> JOB: Identify each line in the listing below that contains the word "farther", and copy every such line in full.

========================================

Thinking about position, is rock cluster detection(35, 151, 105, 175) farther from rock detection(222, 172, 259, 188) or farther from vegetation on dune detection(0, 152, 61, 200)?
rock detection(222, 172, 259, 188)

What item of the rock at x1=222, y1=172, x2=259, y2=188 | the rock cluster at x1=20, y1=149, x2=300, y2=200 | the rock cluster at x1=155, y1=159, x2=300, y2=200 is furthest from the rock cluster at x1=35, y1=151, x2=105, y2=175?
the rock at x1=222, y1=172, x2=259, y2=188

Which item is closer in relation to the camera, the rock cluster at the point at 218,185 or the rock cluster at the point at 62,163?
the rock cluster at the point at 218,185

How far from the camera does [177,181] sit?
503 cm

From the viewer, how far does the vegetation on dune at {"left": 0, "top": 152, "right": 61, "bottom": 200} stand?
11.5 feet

========================================

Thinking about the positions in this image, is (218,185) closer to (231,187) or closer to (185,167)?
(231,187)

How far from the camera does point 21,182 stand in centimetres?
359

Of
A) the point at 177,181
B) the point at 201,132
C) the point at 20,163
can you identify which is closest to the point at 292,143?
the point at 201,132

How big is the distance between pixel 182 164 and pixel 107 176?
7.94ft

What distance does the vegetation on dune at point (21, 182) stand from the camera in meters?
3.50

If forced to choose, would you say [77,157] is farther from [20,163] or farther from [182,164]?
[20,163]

========================================

> RESPONSE TO THIS EXERCISE:
Thinking about position, is rock cluster detection(35, 151, 105, 175) farther from rock detection(222, 172, 259, 188) or farther from vegetation on dune detection(0, 152, 61, 200)?
If forced to choose, would you say [77,157] is farther from [20,163] or farther from [182,164]?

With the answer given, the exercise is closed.